[Spatial relation data]
○ ○ ○
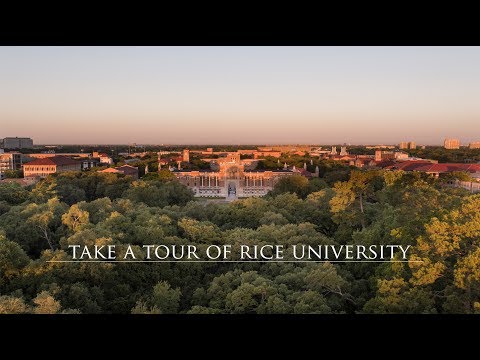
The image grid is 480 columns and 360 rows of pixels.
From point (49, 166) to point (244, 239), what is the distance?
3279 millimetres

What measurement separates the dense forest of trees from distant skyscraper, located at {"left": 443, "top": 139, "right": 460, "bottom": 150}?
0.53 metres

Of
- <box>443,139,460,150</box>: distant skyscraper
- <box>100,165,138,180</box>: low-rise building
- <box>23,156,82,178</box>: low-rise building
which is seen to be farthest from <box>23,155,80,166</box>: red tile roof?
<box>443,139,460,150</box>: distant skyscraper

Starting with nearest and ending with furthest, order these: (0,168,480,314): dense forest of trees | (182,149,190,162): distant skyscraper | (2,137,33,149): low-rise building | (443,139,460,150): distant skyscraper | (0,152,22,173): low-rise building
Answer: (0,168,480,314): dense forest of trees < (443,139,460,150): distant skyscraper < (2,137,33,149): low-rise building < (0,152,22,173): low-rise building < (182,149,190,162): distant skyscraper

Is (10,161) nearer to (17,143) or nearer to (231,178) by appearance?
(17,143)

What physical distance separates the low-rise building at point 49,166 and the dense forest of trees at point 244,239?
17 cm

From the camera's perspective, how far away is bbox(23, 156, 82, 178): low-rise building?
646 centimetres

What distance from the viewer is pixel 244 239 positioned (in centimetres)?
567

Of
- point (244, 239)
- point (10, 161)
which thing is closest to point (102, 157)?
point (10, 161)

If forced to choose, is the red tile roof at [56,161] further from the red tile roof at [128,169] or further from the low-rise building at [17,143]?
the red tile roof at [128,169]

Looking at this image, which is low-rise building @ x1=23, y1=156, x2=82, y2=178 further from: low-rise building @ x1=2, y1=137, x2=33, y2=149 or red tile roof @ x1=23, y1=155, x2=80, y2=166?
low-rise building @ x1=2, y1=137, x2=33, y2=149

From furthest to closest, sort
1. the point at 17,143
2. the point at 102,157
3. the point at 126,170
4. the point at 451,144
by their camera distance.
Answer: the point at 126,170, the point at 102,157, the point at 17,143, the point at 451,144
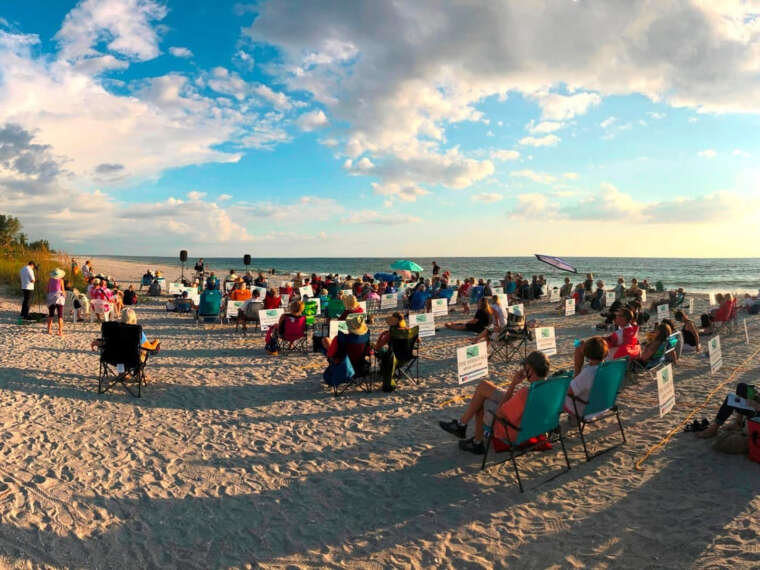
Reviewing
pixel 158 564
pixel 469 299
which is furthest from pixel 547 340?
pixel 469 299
○ ○ ○
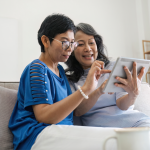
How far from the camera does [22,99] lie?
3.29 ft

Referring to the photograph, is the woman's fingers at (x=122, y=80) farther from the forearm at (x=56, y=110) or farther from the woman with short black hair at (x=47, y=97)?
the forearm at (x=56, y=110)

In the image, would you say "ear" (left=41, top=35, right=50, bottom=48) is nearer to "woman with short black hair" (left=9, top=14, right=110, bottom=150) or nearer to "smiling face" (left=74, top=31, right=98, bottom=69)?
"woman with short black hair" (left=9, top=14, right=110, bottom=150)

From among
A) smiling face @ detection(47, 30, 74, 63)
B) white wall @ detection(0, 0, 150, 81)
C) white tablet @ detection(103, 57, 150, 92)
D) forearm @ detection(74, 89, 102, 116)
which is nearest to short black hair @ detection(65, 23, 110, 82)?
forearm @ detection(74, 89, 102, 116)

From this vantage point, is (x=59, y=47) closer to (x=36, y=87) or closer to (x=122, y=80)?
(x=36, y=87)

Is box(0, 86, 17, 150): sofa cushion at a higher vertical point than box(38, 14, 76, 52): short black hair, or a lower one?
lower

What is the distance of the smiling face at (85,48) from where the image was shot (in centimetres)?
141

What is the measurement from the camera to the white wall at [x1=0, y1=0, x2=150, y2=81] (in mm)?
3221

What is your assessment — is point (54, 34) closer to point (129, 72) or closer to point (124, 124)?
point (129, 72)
○ ○ ○
Aim |
Rewrite the records as a two-column CSV, starting at the line that contains "The image grid" and stopping after the line that contains "0.53 metres". Use the headers text and answer, one row per record, with each field in double quotes and line breaks replaced by spaces.

Worked answer |
text,answer
"The image grid is 480 columns and 360 rows of pixels. From point (49, 166) to point (244, 239), what is the distance?","3279 millimetres"
"What measurement separates the dense forest of trees from distant skyscraper, located at {""left"": 443, ""top"": 139, ""right"": 460, ""bottom"": 150}?","0.53 metres"